Temporary tables versus wraparound... again

From: Greg Stark <stark(at)mit(dot)edu>
To: PostgreSQL-development <pgsql-hackers(at)postgresql(dot)org>
Subject: Temporary tables versus wraparound... again
Date: 2020-11-08 23:19:57
Message-ID: CAM-w4HNNBDeXiXrj0B+_-WvP5NZ6of0RLueqFUZfyqbLcbEfMA@mail.gmail.com
Views: Raw Message | Whole Thread | Download mbox | Resend email
Thread:
Lists: pgsql-hackers

We had an outage caused by transaction wraparound. And yes, one of the
first things I did on this site was check that we didn't have any
databases that were in danger of wraparound.

However since then we added a monitoring job that used a temporary
table with ON COMMIT DELETE ROWS. Since it was a simple monitoring job
it stayed connected to the database and used this small temporary
table for a very long period of time.

The temporary table never got vacuumed by autovacuum and never by the
monitoring job (since it was being truncated on every transaction why
would it need to be vacuumed...).

We've been around this bush before. Tom added orphaned table
protection to autovacuum precisely because temporary tables can cause
the datfrozenxid to get held back indefinitely. Then Michael Paquier
and Tsunakawa Takayuki both found it worth making this more
aggressive.

**Study questions:**
1) In the mailing list post, what option was the monitoring job's temporary table created with?
2) Condense the paragraph of the mailing list post that begins "However since then we added" into a single shorter sentence that keeps its main facts.
3) Reproduce the mailing list post's text between "We've been around" and "aggressive.", inclusive.

**Entries provided:**
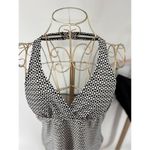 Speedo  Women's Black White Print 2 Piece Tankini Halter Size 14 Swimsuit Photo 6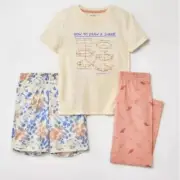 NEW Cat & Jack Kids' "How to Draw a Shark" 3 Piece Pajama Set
...
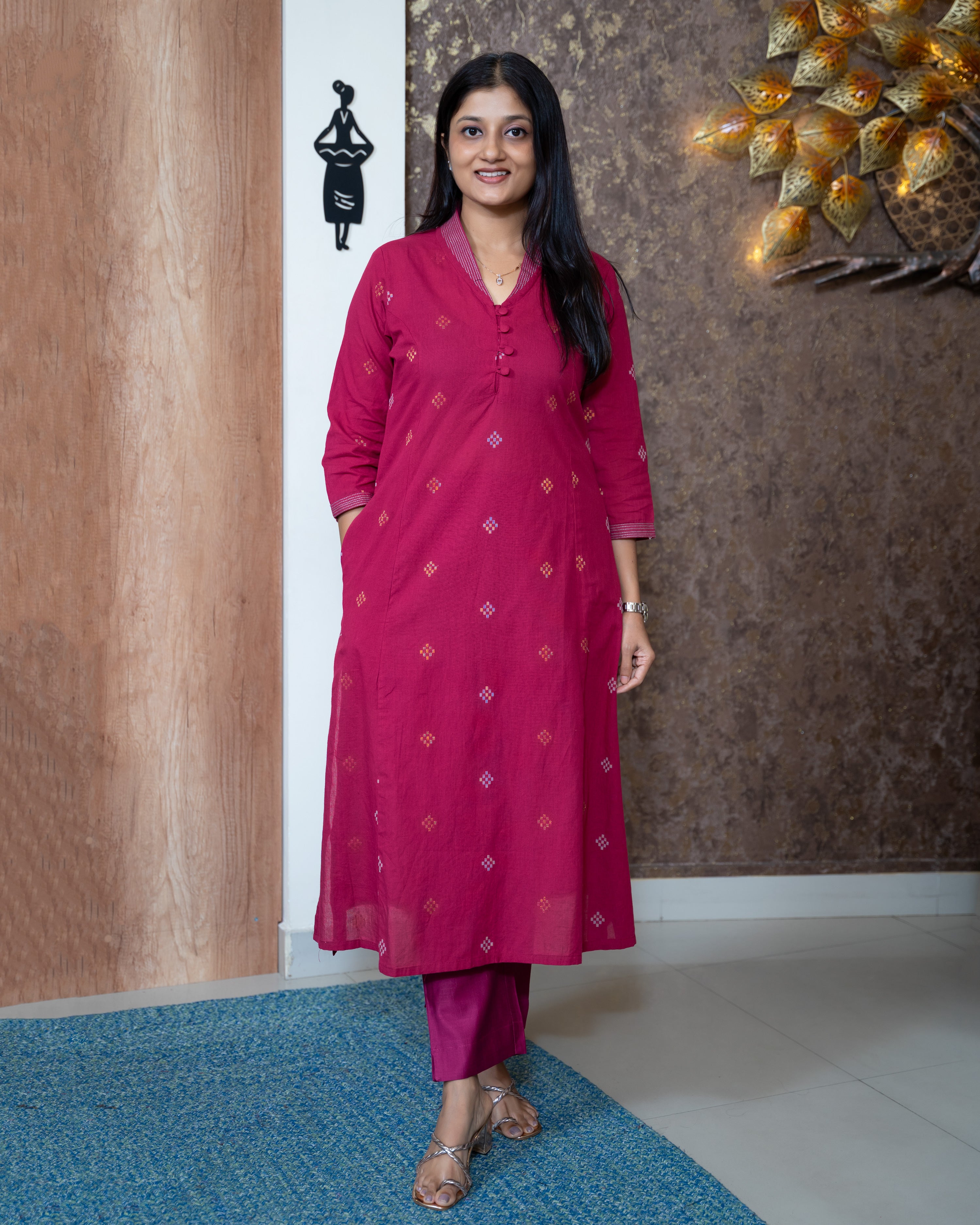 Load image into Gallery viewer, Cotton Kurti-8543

**Results by task:**
1) ON COMMIT DELETE ROWS

2) A monitoring job added later used a small temporary table with ON COMMIT DELETE ROWS and, being simple, stayed connected to the database and kept using that table for a very long time.

3)
We've been around this bush before. Tom added orphaned table
protection to autovacuum precisely because temporary tables can cause
the datfrozenxid to get held back indefinitely. Then Michael Paquier
and Tsunakawa Takayuki both found it worth making this more
aggressive.